"Gilgit Baltistan cannot end rights abuses without the help of the international community. The US must continue to be a beacon of light for the democratic spirit, to demand an end to colonial rule and support Gilgit-Baltistan in its struggle for a free nation," Senge Sering of the Washington- based Institute of Gilgit-Baltistan told lawmakers during a recent event at the Capitol Hill.
At an event organised by Senator Tim Kaine to mark Vietnam Human Rights Day last week, Sering said the UN Security Council resolution 47 declares Pakistan an occupier and aggressor in Gilgit Baltistan and calls for its withdrawal.
The event was addressed by several top American lawmakers including Senators John Cornyn, John McCain, Kaine and Mark Warner and House of Representative members Barbara Comstock, Gerry Connolly, Sheila Jackson Lee, Zoe Lofgren, Alan Lowenthal, Chris Smith and Leslie Byrne.

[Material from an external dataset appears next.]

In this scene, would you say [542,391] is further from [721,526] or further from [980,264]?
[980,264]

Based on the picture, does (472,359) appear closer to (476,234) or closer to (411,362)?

"People of the Gilgit-Baltistan demand accountability and transparency by Pakistanis and Chinese actors who exploit the region's mineral and water resources without ensuring local economic development or revenue share," Sering said.

The international community must question the Chinese multinational corporations who are building a multi-billion dollar economic corridor in an area without a constitutional framework, or a mechanism to hold government accountable under rule of law and where the people face suppression for demanding basic rights, he said.
"Further, the military and intelligence agencies have seized thousands of acres of private land in Gilgit Baltistan for military use. These practices are a direct violation of UNSC resolutions and have resulted in the displacement of locals and a state sanctioned demographic change," Sering said.